Oops. Mikhail Gigolashvili won the long fiction award for his Тайный год (The Secret Year, I guess…), which should arrive at my doorstep any
day now. Second and third prizes went to, respectively, Shirin Shafieva for Сальса и Веретено (Salsa and Vereteno) and Vladimir Lidskii for Сказки нашей крови. Метароман (hmm, maybe The Fairytales of/in Our Blood.
A Metanovel, or even “tall tales,” depending on the book…). Short fiction
awards went to Tatiana Dagovich, Leia Liubomirskaia, and the team of Andrei
Zhvalevskii and Evgenia Pasternak, and poetry awards were made to Gennadii
Rusakov, Sergei Solovyov, and Oleg Iuriev. All titles, along with countries of residence
and brief descriptions, are available on the information-packed Год литературы site, here,
or on the Russian Prize site, here.
Finally, two brief items on translations. I’m very excited that
my translation of Vadim Levental’s Masha
Regina, published by Oneworld, is
a finalist for this year’s Oxford-Weidenfeld
Translation Prize, which will announce results on June 3. Contemporary Russian
fiction was represented on the 2017 Best Translated Book Award prose shortlist,
too, by Oblivion (Предел
забвения
in Russian), written by Sergei Lebedev, translated by Antonina
Bouis, and published by New
Vessel Press.
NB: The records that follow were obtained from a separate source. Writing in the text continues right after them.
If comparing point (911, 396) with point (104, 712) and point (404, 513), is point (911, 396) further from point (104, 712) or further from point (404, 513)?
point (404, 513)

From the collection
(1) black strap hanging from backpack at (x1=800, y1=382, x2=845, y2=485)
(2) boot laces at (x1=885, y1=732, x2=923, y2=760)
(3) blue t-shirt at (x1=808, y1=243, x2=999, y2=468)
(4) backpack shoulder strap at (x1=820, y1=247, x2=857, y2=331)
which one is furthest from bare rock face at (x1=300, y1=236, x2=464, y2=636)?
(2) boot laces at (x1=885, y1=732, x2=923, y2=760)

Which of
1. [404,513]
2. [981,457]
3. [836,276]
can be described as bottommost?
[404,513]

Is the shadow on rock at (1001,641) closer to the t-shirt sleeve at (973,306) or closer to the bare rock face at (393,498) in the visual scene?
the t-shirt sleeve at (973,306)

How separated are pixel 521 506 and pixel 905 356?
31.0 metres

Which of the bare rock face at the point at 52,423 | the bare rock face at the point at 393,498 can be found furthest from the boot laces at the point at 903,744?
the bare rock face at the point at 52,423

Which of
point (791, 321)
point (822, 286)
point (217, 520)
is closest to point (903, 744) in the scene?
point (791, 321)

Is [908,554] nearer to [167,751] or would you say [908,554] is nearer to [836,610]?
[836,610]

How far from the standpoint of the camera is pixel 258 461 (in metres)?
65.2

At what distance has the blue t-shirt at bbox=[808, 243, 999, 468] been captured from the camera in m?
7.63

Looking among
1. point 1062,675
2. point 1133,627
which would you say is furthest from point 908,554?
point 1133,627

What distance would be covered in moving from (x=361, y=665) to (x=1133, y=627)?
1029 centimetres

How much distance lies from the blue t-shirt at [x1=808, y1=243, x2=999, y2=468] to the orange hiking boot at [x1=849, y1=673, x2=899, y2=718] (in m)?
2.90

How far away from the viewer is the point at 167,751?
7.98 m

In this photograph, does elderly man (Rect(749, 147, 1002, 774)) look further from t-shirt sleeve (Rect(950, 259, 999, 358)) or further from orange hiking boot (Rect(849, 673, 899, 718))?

Since this one’s all over, I’ll mention that the BTBA winner
for prose was Lúcio Cardoso’s Chronicle of
the Murdered House, translated from the Portuguese by Margaret Jull Costa
and Robin Patterson and published by Open
Letter Books. The poetry winner was Alejandra Pizarnik’s Extracting the Stone of Madness,
translated from the Spanish by Yvette Siegert, and published by New
Directions.
Disclaimers: The
usual.
Up Next: There’s a bit of a backlog around here, particularly with
more award posts coming… There’s also the Afanasy Mamedov novella set in
Baku that I mentioned in previous posts. And some reading in English, including
Charlotte Hobson’s The Vanishing Futurist,
which was perfect reading for (and about) a hectic time; it pairs nicely with
James Womack’s translations of Vladimir Mayakovsky in “Vladimir Mayakovsky” & Other Poems, which arrived not long ago.
There’s also a shortish novel by Aleksandr Gadol that won third place in last
year’s Russian Prize competition… I just finished it but it got under my skin
enough that I may write about it first.
Сальса и Веретено (Salsa and Vereteno)
ReplyDeleteWhy "Vereteno" rather than Spindle or Shank?
Because titles confound me, Languagehat! (I almost want to insert a winking smiley there.) Seriously, though, I suspect this one probably should be something like "spindle" since "Vereteno" is apparently a nickname for a dance teacher. Though there is a small town in Ukraine called Vereteno. And a glacial lake in Antarctica with the name. I'd love to think there's a dance teacher in the world (even a fictional one) whose nickname comes from a glacial lake in Antarctica, but I think that's pretty unlikely. Apparently, this book is still only available in manuscript form, so there's not much of information available.